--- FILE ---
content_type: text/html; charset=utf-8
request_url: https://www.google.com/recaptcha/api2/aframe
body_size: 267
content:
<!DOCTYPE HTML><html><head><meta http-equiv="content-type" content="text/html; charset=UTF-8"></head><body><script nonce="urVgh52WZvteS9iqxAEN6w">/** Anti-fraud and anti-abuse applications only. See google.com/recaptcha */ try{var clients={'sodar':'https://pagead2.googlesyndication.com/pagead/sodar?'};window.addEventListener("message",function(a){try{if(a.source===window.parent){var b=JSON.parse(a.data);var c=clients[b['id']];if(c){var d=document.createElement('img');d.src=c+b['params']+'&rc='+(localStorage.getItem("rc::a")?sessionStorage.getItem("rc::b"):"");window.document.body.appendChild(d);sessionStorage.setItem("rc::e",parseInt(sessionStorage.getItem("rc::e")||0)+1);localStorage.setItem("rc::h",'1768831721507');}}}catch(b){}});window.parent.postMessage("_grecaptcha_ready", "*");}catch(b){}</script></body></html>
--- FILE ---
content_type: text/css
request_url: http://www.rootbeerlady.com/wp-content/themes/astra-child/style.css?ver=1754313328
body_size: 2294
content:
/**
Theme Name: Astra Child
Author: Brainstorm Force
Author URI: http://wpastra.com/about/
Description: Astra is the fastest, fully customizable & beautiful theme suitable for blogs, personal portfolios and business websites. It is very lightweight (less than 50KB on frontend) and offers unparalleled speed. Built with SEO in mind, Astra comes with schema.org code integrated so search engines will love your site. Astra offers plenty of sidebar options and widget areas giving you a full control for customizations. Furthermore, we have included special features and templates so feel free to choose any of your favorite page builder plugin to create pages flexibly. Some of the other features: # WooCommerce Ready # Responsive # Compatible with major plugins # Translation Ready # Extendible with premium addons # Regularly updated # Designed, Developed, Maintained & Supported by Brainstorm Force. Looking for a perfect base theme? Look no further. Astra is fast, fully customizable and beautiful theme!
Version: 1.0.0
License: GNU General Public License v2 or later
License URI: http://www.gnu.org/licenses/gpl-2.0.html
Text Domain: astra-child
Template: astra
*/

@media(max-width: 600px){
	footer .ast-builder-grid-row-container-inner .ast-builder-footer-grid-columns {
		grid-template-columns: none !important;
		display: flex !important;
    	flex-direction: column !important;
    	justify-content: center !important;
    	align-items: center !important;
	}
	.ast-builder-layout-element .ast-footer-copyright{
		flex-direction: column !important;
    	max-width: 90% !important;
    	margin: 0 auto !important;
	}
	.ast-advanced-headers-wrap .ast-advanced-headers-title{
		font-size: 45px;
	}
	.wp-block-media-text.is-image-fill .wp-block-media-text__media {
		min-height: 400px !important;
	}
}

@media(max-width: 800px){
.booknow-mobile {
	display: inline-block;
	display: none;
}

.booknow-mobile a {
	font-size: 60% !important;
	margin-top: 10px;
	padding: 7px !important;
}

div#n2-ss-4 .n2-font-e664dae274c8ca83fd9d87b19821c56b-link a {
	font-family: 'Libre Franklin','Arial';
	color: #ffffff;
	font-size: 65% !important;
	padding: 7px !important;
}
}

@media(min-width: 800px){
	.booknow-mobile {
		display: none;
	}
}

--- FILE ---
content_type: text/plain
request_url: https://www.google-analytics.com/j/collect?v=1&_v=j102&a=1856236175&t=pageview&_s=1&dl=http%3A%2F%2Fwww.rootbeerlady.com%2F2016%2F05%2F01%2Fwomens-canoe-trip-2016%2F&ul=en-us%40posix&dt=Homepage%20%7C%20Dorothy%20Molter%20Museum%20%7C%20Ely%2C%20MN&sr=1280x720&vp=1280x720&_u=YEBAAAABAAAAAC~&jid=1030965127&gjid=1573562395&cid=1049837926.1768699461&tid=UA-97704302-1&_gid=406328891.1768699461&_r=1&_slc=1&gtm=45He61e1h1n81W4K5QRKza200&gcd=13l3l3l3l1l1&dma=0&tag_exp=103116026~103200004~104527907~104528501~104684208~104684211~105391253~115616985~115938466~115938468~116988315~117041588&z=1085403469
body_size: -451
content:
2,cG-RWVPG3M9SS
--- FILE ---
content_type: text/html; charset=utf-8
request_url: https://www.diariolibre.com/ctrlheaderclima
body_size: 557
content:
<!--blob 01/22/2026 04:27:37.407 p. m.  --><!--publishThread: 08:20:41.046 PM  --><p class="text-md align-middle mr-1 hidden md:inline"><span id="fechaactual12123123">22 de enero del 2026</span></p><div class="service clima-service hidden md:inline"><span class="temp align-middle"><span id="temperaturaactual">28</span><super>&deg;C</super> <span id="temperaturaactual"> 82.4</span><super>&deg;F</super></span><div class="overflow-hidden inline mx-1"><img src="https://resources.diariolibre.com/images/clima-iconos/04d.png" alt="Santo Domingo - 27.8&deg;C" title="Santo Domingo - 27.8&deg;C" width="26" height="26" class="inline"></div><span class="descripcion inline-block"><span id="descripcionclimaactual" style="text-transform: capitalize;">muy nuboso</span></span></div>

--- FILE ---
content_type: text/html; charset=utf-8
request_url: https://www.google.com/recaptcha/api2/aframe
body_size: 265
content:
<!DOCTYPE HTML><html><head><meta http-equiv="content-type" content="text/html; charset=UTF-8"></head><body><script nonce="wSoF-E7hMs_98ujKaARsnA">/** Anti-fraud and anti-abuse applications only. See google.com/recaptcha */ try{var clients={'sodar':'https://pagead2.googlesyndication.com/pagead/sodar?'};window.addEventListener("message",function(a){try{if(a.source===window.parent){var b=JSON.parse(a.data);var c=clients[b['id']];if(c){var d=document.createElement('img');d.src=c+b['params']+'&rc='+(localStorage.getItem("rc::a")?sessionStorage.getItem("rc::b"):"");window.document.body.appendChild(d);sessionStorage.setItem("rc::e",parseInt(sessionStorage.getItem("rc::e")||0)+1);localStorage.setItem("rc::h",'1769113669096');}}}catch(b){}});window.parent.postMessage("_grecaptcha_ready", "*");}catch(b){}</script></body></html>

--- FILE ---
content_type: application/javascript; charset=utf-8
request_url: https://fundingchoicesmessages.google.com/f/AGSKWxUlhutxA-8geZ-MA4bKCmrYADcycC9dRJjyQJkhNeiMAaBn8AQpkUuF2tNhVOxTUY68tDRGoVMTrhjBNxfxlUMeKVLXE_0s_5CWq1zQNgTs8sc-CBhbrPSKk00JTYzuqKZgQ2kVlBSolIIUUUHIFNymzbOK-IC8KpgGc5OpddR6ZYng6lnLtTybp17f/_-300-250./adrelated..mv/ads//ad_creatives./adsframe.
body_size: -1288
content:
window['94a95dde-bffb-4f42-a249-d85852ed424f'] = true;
:::::
## What the task asks
Go through the entries above and write each one out exactly.

## Response
--- FILE ---
content_type: text/html; charset=utf-8
request_url: https://www.google.com/recaptcha/api2/aframe
body_size: 267
content:
<!DOCTYPE HTML><html><head><meta http-equiv="content-type" content="text/html; charset=UTF-8"></head><body><script nonce="urVgh52WZvteS9iqxAEN6w">/** Anti-fraud and anti-abuse applications only. See google.com/recaptcha */ try{var clients={'sodar':'https://pagead2.googlesyndication.com/pagead/sodar?'};window.addEventListener("message",function(a){try{if(a.source===window.parent){var b=JSON.parse(a.data);var c=clients[b['id']];if(c){var d=document.createElement('img');d.src=c+b['params']+'&rc='+(localStorage.getItem("rc::a")?sessionStorage.getItem("rc::b"):"");window.document.body.appendChild(d);sessionStorage.setItem("rc::e",parseInt(sessionStorage.getItem("rc::e")||0)+1);localStorage.setItem("rc::h",'1768831721507');}}}catch(b){}});window.parent.postMessage("_grecaptcha_ready", "*");}catch(b){}</script></body></html>
--- FILE ---
content_type: text/css
request_url: http://www.rootbeerlady.com/wp-content/themes/astra-child/style.css?ver=1754313328
body_size: 2294
content:
/**
Theme Name: Astra Child
Author: Brainstorm Force
Author URI: http://wpastra.com/about/
Description: Astra is the fastest, fully customizable & beautiful theme suitable for blogs, personal portfolios and business websites. It is very lightweight (less than 50KB on frontend) and offers unparalleled speed. Built with SEO in mind, Astra comes with schema.org code integrated so search engines will love your site. Astra offers plenty of sidebar options and widget areas giving you a full control for customizations. Furthermore, we have included special features and templates so feel free to choose any of your favorite page builder plugin to create pages flexibly. Some of the other features: # WooCommerce Ready # Responsive # Compatible with major plugins # Translation Ready # Extendible with premium addons # Regularly updated # Designed, Developed, Maintained & Supported by Brainstorm Force. Looking for a perfect base theme? Look no further. Astra is fast, fully customizable and beautiful theme!
Version: 1.0.0
License: GNU General Public License v2 or later
License URI: http://www.gnu.org/licenses/gpl-2.0.html
Text Domain: astra-child
Template: astra
*/

@media(max-width: 600px){
	footer .ast-builder-grid-row-container-inner .ast-builder-footer-grid-columns {
		grid-template-columns: none !important;
		display: flex !important;
    	flex-direction: column !important;
    	justify-content: center !important;
    	align-items: center !important;
	}
	.ast-builder-layout-element .ast-footer-copyright{
		flex-direction: column !important;
    	max-width: 90% !important;
    	margin: 0 auto !important;
	}
	.ast-advanced-headers-wrap .ast-advanced-headers-title{
		font-size: 45px;
	}
	.wp-block-media-text.is-image-fill .wp-block-media-text__media {
		min-height: 400px !important;
	}
}

@media(max-width: 800px){
.booknow-mobile {
	display: inline-block;
	display: none;
}

.booknow-mobile a {
	font-size: 60% !important;
	margin-top: 10px;
	padding: 7px !important;
}

div#n2-ss-4 .n2-font-e664dae274c8ca83fd9d87b19821c56b-link a {
	font-family: 'Libre Franklin','Arial';
	color: #ffffff;
	font-size: 65% !important;
	padding: 7px !important;
}
}

@media(min-width: 800px){
	.booknow-mobile {
		display: none;
	}
}

--- FILE ---
content_type: text/plain
request_url: https://www.google-analytics.com/j/collect?v=1&_v=j102&a=1856236175&t=pageview&_s=1&dl=http%3A%2F%2Fwww.rootbeerlady.com%2F2016%2F05%2F01%2Fwomens-canoe-trip-2016%2F&ul=en-us%40posix&dt=Homepage%20%7C%20Dorothy%20Molter%20Museum%20%7C%20Ely%2C%20MN&sr=1280x720&vp=1280x720&_u=YEBAAAABAAAAAC~&jid=1030965127&gjid=1573562395&cid=1049837926.1768699461&tid=UA-97704302-1&_gid=406328891.1768699461&_r=1&_slc=1&gtm=45He61e1h1n81W4K5QRKza200&gcd=13l3l3l3l1l1&dma=0&tag_exp=103116026~103200004~104527907~104528501~104684208~104684211~105391253~115616985~115938466~115938468~116988315~117041588&z=1085403469
body_size: -451
content:
2,cG-RWVPG3M9SS
--- FILE ---
content_type: text/html; charset=utf-8
request_url: https://www.diariolibre.com/ctrlheaderclima
body_size: 557
content:
<!--blob 01/22/2026 04:27:37.407 p. m.  --><!--publishThread: 08:20:41.046 PM  --><p class="text-md align-middle mr-1 hidden md:inline"><span id="fechaactual12123123">22 de enero del 2026</span></p><div class="service clima-service hidden md:inline"><span class="temp align-middle"><span id="temperaturaactual">28</span><super>&deg;C</super> <span id="temperaturaactual"> 82.4</span><super>&deg;F</super></span><div class="overflow-hidden inline mx-1"><img src="https://resources.diariolibre.com/images/clima-iconos/04d.png" alt="Santo Domingo - 27.8&deg;C" title="Santo Domingo - 27.8&deg;C" width="26" height="26" class="inline"></div><span class="descripcion inline-block"><span id="descripcionclimaactual" style="text-transform: capitalize;">muy nuboso</span></span></div>

--- FILE ---
content_type: text/html; charset=utf-8
request_url: https://www.google.com/recaptcha/api2/aframe
body_size: 265
content:
<!DOCTYPE HTML><html><head><meta http-equiv="content-type" content="text/html; charset=UTF-8"></head><body><script nonce="wSoF-E7hMs_98ujKaARsnA">/** Anti-fraud and anti-abuse applications only. See google.com/recaptcha */ try{var clients={'sodar':'https://pagead2.googlesyndication.com/pagead/sodar?'};window.addEventListener("message",function(a){try{if(a.source===window.parent){var b=JSON.parse(a.data);var c=clients[b['id']];if(c){var d=document.createElement('img');d.src=c+b['params']+'&rc='+(localStorage.getItem("rc::a")?sessionStorage.getItem("rc::b"):"");window.document.body.appendChild(d);sessionStorage.setItem("rc::e",parseInt(sessionStorage.getItem("rc::e")||0)+1);localStorage.setItem("rc::h",'1769113669096');}}}catch(b){}});window.parent.postMessage("_grecaptcha_ready", "*");}catch(b){}</script></body></html>

--- FILE ---
content_type: application/javascript; charset=utf-8
request_url: https://fundingchoicesmessages.google.com/f/AGSKWxUlhutxA-8geZ-MA4bKCmrYADcycC9dRJjyQJkhNeiMAaBn8AQpkUuF2tNhVOxTUY68tDRGoVMTrhjBNxfxlUMeKVLXE_0s_5CWq1zQNgTs8sc-CBhbrPSKk00JTYzuqKZgQ2kVlBSolIIUUUHIFNymzbOK-IC8KpgGc5OpddR6ZYng6lnLtTybp17f/_-300-250./adrelated..mv/ads//ad_creatives./adsframe.
body_size: -1288
content:
window['94a95dde-bffb-4f42-a249-d85852ed424f'] = true;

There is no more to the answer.